Quand un sculpteur se met à la gravure, il utilise ce moyen d’expression pour ses qualités tridimensionnelles avant ses possibilités graphiques. C’est le cas de Carles Valverde, jeune Catalan établi en Suisse depuis 1990, qui crée des constructions métalliques à la fois ludiques – des blocs s’assemblent à volonté – et ascétiques de par la simplicité et la pureté des formes. En gravure, il joue aussi de l’assemblage de pièces, telles des plaques d’acier taillées à la cisaille, pour obtenir une empreinte, c’est-à-dire une estampe sans encrage, où seuls les reliefs et les creux constituent l’image. Et plutôt que de gaufrer du papier, il soumet à la pression de la presse en taille-douce un matériau qui lui est connu, le plomb. Ce procédé éminemment personnel est d’une grande complexité, impliquant un collage à sec avec carton, feuille, plomb et papier appliqué. L’artiste dit lui-même que ce n’est pas tant les matrices qui créent l’estampe que l’ensemble du processus qu’il réalise dans l’atelier de Raymond Meyer à Pully, lieu de rencontre et de savoir-faire qu’il apprécie, et que l’image est la mise en mémoire de ces différentes opérations dans l’espace et le temps.

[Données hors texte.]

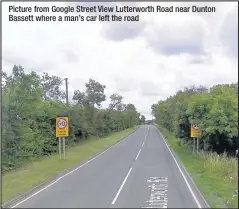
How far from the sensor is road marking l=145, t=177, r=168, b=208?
47.8ft

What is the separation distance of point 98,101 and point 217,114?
67.5 meters

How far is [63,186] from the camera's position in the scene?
746 inches

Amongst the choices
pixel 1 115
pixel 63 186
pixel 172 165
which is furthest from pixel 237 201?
pixel 1 115

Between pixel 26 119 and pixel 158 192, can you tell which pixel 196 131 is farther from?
pixel 158 192

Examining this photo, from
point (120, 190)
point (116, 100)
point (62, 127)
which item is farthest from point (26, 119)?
point (116, 100)

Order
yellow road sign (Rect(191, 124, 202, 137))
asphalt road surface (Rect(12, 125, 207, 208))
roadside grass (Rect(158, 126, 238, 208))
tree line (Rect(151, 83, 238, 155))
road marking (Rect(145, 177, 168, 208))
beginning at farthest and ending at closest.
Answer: yellow road sign (Rect(191, 124, 202, 137)), tree line (Rect(151, 83, 238, 155)), roadside grass (Rect(158, 126, 238, 208)), asphalt road surface (Rect(12, 125, 207, 208)), road marking (Rect(145, 177, 168, 208))

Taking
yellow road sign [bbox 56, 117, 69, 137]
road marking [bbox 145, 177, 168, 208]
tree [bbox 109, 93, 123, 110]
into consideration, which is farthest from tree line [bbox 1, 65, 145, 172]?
tree [bbox 109, 93, 123, 110]

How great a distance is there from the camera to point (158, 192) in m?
17.1

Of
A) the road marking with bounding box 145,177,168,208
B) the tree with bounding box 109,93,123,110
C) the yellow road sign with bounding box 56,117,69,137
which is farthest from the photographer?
the tree with bounding box 109,93,123,110

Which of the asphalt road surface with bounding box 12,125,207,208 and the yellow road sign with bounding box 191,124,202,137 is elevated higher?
the yellow road sign with bounding box 191,124,202,137

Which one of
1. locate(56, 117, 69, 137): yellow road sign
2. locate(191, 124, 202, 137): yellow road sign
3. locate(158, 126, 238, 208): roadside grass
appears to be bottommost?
locate(158, 126, 238, 208): roadside grass

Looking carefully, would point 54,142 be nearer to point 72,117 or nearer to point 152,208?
point 72,117

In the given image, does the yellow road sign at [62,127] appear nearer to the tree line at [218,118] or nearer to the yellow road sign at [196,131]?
the yellow road sign at [196,131]

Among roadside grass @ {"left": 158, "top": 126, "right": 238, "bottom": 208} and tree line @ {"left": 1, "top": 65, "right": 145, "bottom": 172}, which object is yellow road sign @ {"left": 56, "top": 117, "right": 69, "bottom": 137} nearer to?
tree line @ {"left": 1, "top": 65, "right": 145, "bottom": 172}
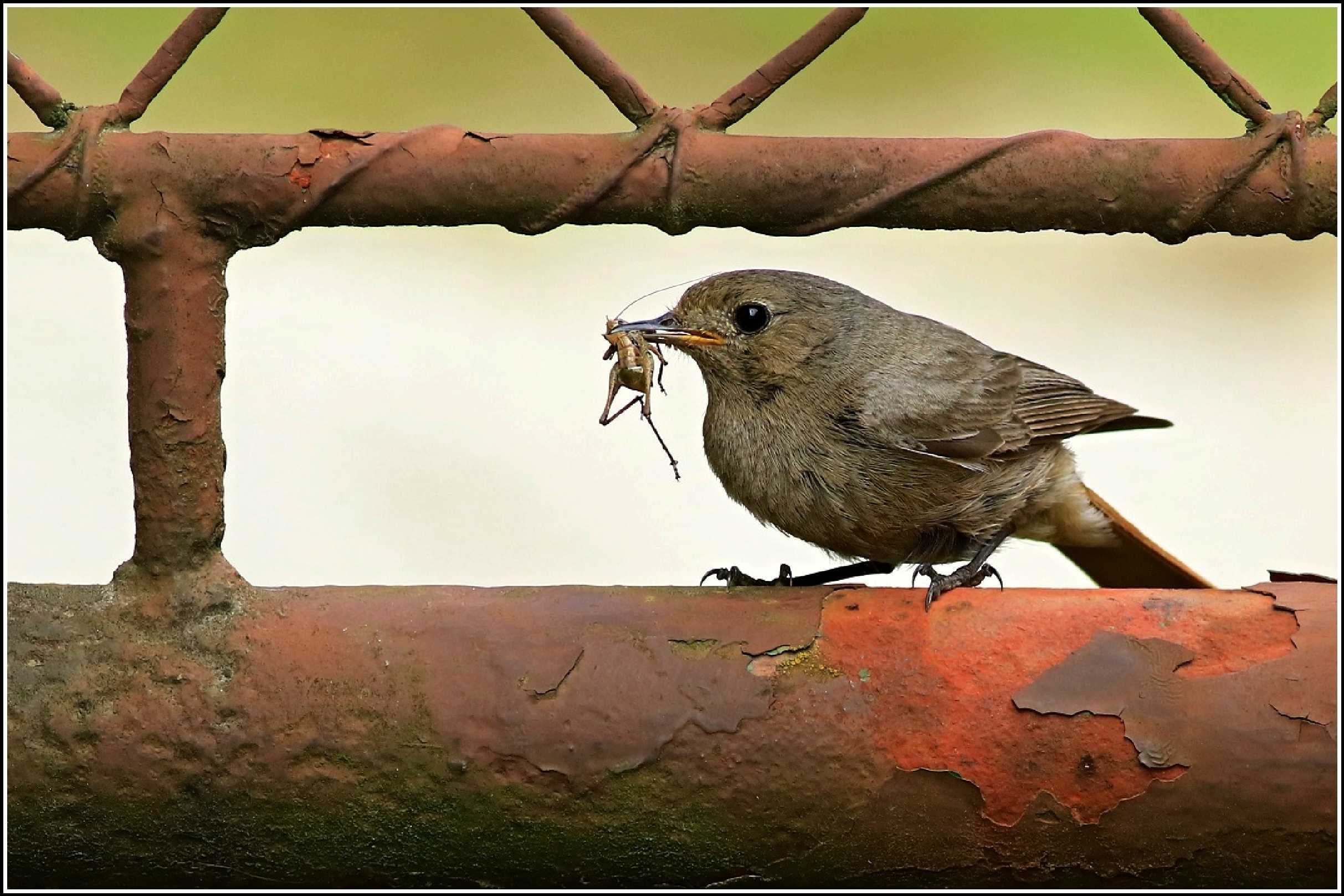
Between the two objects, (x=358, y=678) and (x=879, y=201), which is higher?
(x=879, y=201)

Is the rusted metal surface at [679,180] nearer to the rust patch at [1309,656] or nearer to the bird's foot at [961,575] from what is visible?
the rust patch at [1309,656]

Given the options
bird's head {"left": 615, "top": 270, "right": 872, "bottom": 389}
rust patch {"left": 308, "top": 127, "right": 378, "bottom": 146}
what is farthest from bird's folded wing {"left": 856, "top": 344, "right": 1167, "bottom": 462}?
rust patch {"left": 308, "top": 127, "right": 378, "bottom": 146}

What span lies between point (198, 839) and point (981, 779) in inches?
45.9

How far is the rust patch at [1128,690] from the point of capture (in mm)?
2107

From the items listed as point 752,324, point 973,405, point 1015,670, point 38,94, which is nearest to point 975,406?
point 973,405

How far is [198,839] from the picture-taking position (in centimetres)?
218

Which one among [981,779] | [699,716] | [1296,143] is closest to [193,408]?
[699,716]

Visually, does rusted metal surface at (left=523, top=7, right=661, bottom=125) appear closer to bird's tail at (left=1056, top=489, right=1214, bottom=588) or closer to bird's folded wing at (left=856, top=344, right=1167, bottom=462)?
bird's folded wing at (left=856, top=344, right=1167, bottom=462)

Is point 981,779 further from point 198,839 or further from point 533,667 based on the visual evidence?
point 198,839

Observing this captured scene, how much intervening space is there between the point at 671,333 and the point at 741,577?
0.59m

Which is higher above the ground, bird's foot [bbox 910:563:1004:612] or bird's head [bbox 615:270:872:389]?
bird's head [bbox 615:270:872:389]

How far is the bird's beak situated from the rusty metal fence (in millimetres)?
1052

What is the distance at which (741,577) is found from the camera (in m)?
3.30

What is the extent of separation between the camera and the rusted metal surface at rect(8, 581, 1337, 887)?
2125 mm
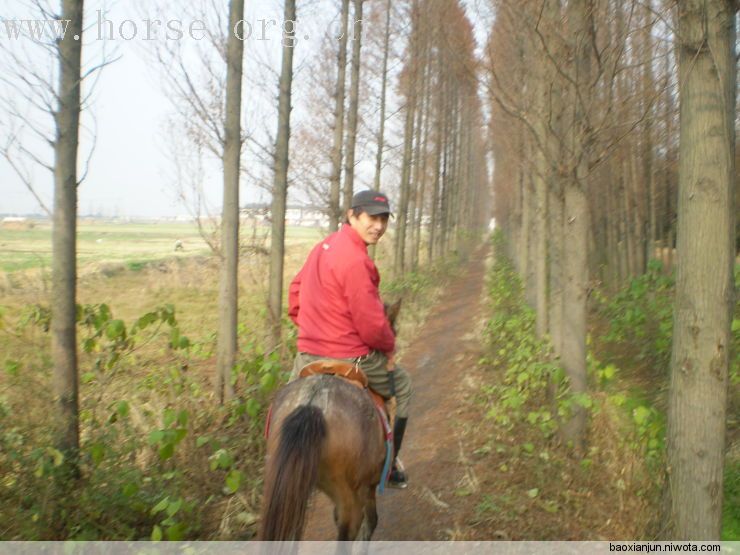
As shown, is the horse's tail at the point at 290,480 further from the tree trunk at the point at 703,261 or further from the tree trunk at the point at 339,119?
the tree trunk at the point at 339,119

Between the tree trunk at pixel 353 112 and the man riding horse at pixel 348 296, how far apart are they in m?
7.05

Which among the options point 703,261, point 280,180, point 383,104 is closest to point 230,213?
point 280,180

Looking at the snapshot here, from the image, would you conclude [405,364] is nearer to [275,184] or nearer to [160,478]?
[275,184]

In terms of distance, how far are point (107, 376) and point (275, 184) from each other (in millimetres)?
4231

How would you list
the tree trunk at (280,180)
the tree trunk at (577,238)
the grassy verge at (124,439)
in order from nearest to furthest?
the grassy verge at (124,439) → the tree trunk at (577,238) → the tree trunk at (280,180)

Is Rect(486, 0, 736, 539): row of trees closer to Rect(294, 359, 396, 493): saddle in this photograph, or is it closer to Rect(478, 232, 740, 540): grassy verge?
Rect(478, 232, 740, 540): grassy verge

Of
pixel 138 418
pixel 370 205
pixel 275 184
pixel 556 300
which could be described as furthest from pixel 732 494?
pixel 275 184

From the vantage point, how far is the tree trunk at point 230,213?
265 inches

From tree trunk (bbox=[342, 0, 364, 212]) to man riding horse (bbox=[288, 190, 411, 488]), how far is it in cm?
705

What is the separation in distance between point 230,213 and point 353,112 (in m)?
6.22

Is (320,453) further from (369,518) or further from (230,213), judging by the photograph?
(230,213)

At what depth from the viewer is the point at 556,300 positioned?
23.8ft

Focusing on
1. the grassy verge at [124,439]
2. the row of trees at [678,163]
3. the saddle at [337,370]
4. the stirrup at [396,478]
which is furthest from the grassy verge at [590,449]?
the grassy verge at [124,439]

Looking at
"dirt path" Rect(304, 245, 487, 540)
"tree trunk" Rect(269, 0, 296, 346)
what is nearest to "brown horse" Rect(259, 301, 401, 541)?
"dirt path" Rect(304, 245, 487, 540)
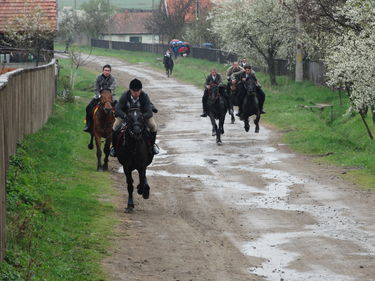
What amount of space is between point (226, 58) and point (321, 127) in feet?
133

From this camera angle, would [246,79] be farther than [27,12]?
No

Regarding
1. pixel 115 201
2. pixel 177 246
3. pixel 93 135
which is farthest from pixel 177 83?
pixel 177 246

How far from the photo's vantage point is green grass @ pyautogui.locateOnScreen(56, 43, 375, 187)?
74.3 ft

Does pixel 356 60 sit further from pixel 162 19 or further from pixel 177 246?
pixel 162 19

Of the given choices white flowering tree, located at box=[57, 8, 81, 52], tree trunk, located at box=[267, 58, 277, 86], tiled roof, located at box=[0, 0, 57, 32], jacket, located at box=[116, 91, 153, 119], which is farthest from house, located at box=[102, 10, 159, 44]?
jacket, located at box=[116, 91, 153, 119]

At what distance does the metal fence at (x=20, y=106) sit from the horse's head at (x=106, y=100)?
75.2 inches

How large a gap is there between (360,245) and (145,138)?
4954 millimetres

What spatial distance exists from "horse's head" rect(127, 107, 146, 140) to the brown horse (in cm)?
549

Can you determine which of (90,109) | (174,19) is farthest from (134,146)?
(174,19)

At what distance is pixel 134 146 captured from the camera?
1616 cm

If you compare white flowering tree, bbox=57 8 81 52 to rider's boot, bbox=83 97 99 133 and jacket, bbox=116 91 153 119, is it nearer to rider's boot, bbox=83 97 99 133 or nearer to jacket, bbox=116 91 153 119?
rider's boot, bbox=83 97 99 133

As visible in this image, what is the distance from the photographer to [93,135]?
23.1m

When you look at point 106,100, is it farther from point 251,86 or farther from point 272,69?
point 272,69

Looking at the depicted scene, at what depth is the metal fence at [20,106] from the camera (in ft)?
38.0
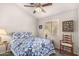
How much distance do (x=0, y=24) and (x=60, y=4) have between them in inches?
34.2

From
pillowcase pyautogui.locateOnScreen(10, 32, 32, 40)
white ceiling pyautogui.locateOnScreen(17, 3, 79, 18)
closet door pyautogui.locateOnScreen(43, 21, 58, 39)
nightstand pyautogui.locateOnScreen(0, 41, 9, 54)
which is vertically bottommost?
nightstand pyautogui.locateOnScreen(0, 41, 9, 54)

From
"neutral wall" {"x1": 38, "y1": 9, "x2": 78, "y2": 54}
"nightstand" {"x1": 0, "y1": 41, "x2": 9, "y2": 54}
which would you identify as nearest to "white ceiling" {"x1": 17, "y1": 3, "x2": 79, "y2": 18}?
"neutral wall" {"x1": 38, "y1": 9, "x2": 78, "y2": 54}

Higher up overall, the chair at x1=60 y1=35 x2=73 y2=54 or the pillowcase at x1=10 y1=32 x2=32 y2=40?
the pillowcase at x1=10 y1=32 x2=32 y2=40

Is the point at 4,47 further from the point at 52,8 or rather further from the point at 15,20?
the point at 52,8

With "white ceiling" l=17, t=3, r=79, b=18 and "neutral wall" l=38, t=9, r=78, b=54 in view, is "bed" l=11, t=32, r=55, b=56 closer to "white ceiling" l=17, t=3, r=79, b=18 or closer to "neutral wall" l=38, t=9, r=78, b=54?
"neutral wall" l=38, t=9, r=78, b=54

Ses estampes sont constituées de séries ouvertes, déclinaison de possibles sur un thème. La rigueur interne due à une composition rigoureuse se transforme en un rythme qui se déploie librement. Les quatre gravures de L’Oeuvre sont ainsi tant des pièces individuelles qu’un groupe de deux, trois ou quatre qui devient une nouvelle création en soi. L’œuvre va d’ailleurs se modifier selon le lieu où elle sera exposée, le plomb offrant une surface réflexive qui change de couleur et de luminosité par influence de l’entourage. L’ambiguïté du matériau, à la fois chaud et froid, mat et brillant, dur et souple, intéresse Carles Valverde qui y voit une forme d’alchimie. Sachant porter une écoute attentive aux accidents de parcours, raies, découpes irrégulières, empreintes indirectes, il laisse ses gravures s’échapper de l’univers du mental pour participer au monde vivant.
Les couleurs offertes par les différents papiers et le métal appliqué relèvent non du pictural mais de l’essentiel. Les matériaux se dévoilent nus, dans un sobriété soudain riche de par les juxtapositions créées par l’artiste. Ainsi, Carles Valverde révèle la sensibilité du sculpteur qu’il est, non pas tant par sa maîtrise de l’espace dans toutes ses dimensions, que par sa mise en valeur des pouvoirs de la matière elle-même.